Os Tribunais, então, passaram a se deparar com inúmeros pedidos inéditos para a coerção dos devedores, os quais geraram dúvidas sobre a possibilidade de aplicação, a efetividade e os requisitos para tais medidas coercitivas atípicas.

Como é comum no Direito Brasileiro de hoje, cada Tribunal formou um entendimento peculiar sobre a validade e os requisitos para aplicação dessas medidas, a partir dos casos submetidos à sua apreciação. Câmaras de um mesmo Tribunal também têm divergências importantes.

A título de exemplo, a 38ª Câmara de Direito Privado do Tribunal de São Paulo, ao julgar o Agravo de Instrumento n.º 2065763-79.2021.8.26.0000, indeferiu os pedidos de suspensão da carteira nacional de habilitação, apreensão de passaporte e bloqueio de cartão de crédito e dos serviços de telefonia/internet fixa e móvel dos devedores, por entender que “tais medidas não demonstram utilidade prática para a satisfação do crédito perseguido e, ainda, afrontam os artigos 8º e 805, ambos do CPC, já que não observam a razoabilidade e a proporcionalidade necessárias para resguardar a dignidade da pessoa da executada e garantir que a execução ocorra pelo meio menos gravoso”.

Já a 24ª Câmara de Direito Privado do mesmo Tribunal, deu parcial provimento a um recurso (Agravo de Instrumento n.º 2139283-72.2021.8.26.0000), para deferir o bloqueio dos cartões de crédito do devedor, visto que “a despeito de não ostentar caráter patrimonial direto, trata-se de medida apta a impedir o maior endividamento do executado”.

● **Enunciado**: Segundo o trecho sobre medidas coercitivas atípicas, quais medidas contra os devedores tiveram os pedidos indeferidos pela 38ª Câmara de Direito Privado no Agravo de Instrumento n.º 2065763-79.2021.8.26.0000? Liste todas.

● **Dados**:
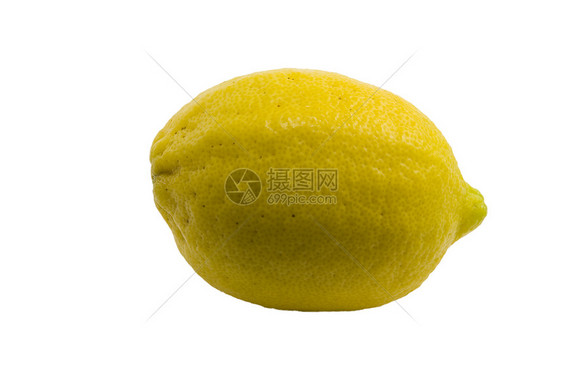 柠檬白色美食摄影收获香橼食物水果黄色图片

● **Resposta**:
- Suspensão da carteira nacional de habilitação
- Apreensão de passaporte
- Bloqueio de cartão de crédito
- Bloqueio dos serviços de telefonia/internet fixa e móvel